Mondays Are the Most Productive Day of the Week (But Not This Monday)

You may want to alter your New Years' resolution plans after seeing this productivity data.

The New Year will be here on Monday, and many people are heading into 2018 with resolutions and goals, hopefully some of which will be accomplished. But what are the odds of really accomplishing what one sets out to do?

There’s a certain stereotypical eye roll reaction to anyone saying they have a New Year's resolution.

“Oh really? How about last year’s resolution to stop smoking? How’d that turn out?”

Keeping those resolutions appears to be a rather tricky affair, and that’s understandable. When we’re in a certain comfort zone, we like to stay there. Leaving that comfort zone and putting in extra effort is often difficult, time consuming, and just plain boring sometimes.

Most of us have likely broken a New Year’s resolution. The Guardian found in 2015 that 63% of those surveyed admitted to breaking a resolution, and 66% of those people admitted to doing so within one month.

What gives? Why do so many people break their resolutions in spite of their initial zeal and commitment? The answer may actually lie in our overall productivity rates throughout the year. The data shows that our entire approach to resolutions may need some adjusting, right down to the day and hour even.

According to project management software company Redbooth, the most productive day of the week is Monday, when 20.4% of all work gets done. Productivity generally goes down a bit each day, before taking a nosedive on Saturday.

The most productive time of any given day is about 11 a.m., when 9.7% of all work is completed. The time leading up to then gradually becomes more productive, and the time after that generally becomes less productive.

January is actually the least productive time of the year. Based on four years of data analysis, their researchers found that only 7.2% of all work is completed in January, the lowest of all 12 months.

Looking at things from a seasonal perspective, most work gets done in the fall, about 27.3% of all productivity. In the winter, we only complete about 22.8% of all work for the year. Something about the post-holiday season just seems to put us into a slump while working.

Maybe that’s why we have such difficulty in carrying out our resolutions. The holiday rush is over, and the next holiday season seems so far away. Not to mention the fact that we’ve just gotten through nearly two straight months of traveling, parties, shopping, and whatever else we do that time of year. All of that celebrating can be exhausting!

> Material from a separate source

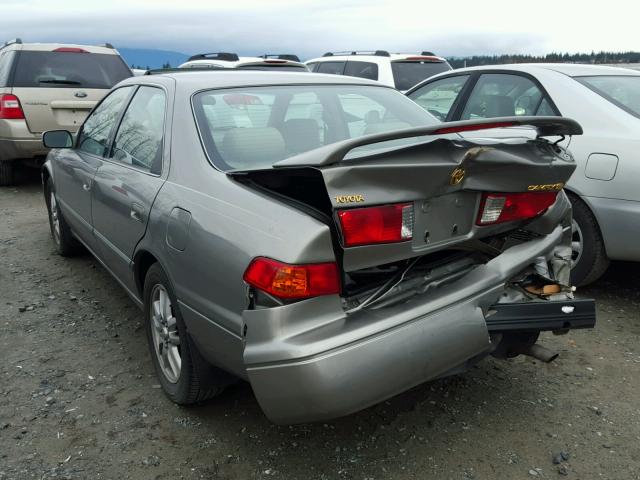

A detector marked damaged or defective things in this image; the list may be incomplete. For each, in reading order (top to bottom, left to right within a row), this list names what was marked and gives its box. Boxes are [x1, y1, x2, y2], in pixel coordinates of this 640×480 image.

damaged rear end of car [230, 116, 596, 424]
broken bumper cover [242, 223, 592, 422]
damaged rear bumper [241, 223, 596, 422]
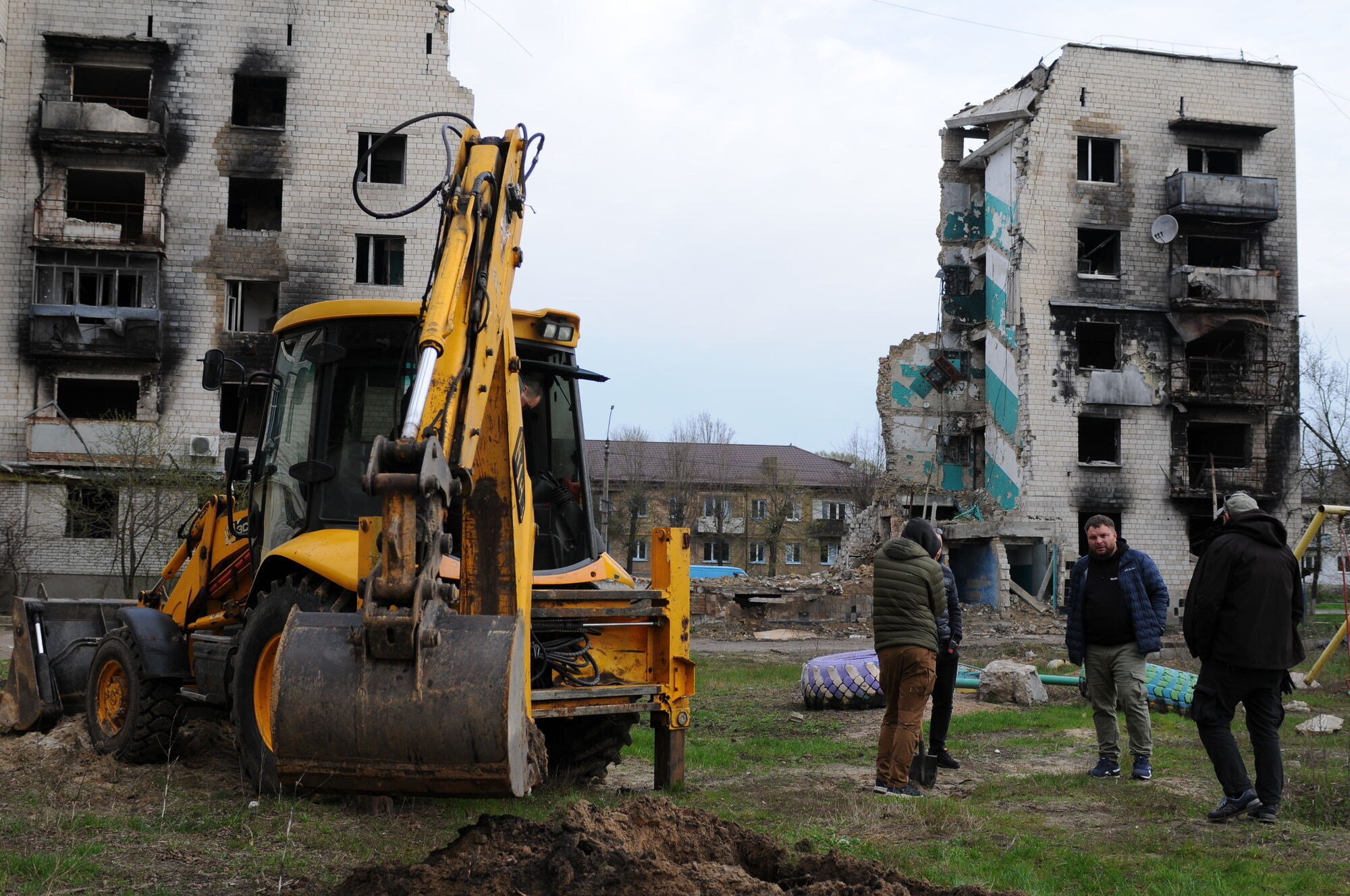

So maybe if we’re going to make resolutions, we should do them in the fall instead, in October; and to be rather precise, on a Monday at around 11 am. Maybe we would have the energy and momentum to carry them out.

What are some of your resolutions? For me, I plan on being debt free this year. I’m sick and tired of handing over my hard-earned money to other people. I’d much rather be paying myself and family than just seeing that money go right out the door almost as soon as it comes in.

Granted, we have been working on our debt for some time now, but the goal is to finish what we started. Who knows, we may even be able to knock it out by October, maybe a Monday at 11 am…

What do you think of this? Have you broken New Year’s resolutions before? Are you thinking of trying a new strategy for long term goals and plans? Let me know what you think!